**AIM OF THE EXERCISE**. Pick out every line in the items below that contains the word "hair" and copy each of those lines in full. Case counts.

**DATA SECTION**.

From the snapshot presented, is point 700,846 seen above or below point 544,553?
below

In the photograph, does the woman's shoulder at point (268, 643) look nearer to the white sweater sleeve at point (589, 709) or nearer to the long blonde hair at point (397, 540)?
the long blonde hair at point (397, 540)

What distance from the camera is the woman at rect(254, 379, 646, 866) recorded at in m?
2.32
--
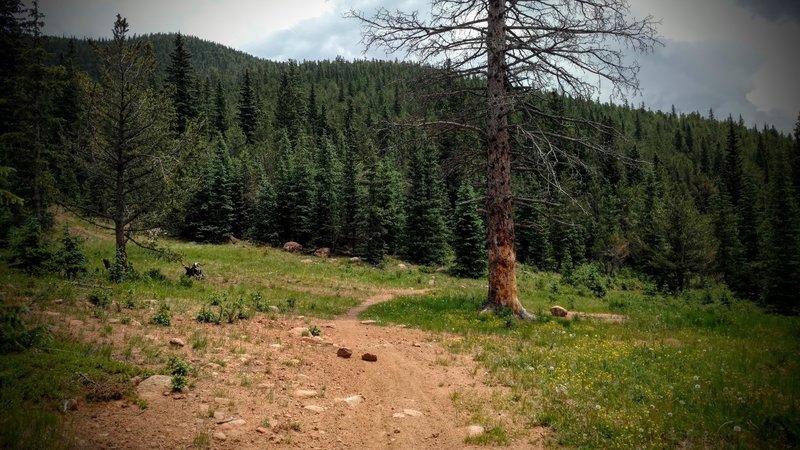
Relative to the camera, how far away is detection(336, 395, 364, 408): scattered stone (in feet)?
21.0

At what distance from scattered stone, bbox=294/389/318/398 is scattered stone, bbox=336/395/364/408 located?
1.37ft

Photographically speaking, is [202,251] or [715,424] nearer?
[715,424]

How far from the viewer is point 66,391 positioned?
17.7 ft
==
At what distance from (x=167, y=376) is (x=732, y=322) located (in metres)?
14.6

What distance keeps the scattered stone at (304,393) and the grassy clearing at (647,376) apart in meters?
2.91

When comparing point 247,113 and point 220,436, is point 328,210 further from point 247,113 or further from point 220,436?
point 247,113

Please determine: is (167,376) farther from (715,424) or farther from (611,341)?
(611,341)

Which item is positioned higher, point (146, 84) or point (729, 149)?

**RESULT FOR THIS EXERCISE**.
In the photograph, does the woman's shoulder at point (268, 643) look nearer to the white sweater sleeve at point (589, 709) or nearer to the long blonde hair at point (397, 540)?
the long blonde hair at point (397, 540)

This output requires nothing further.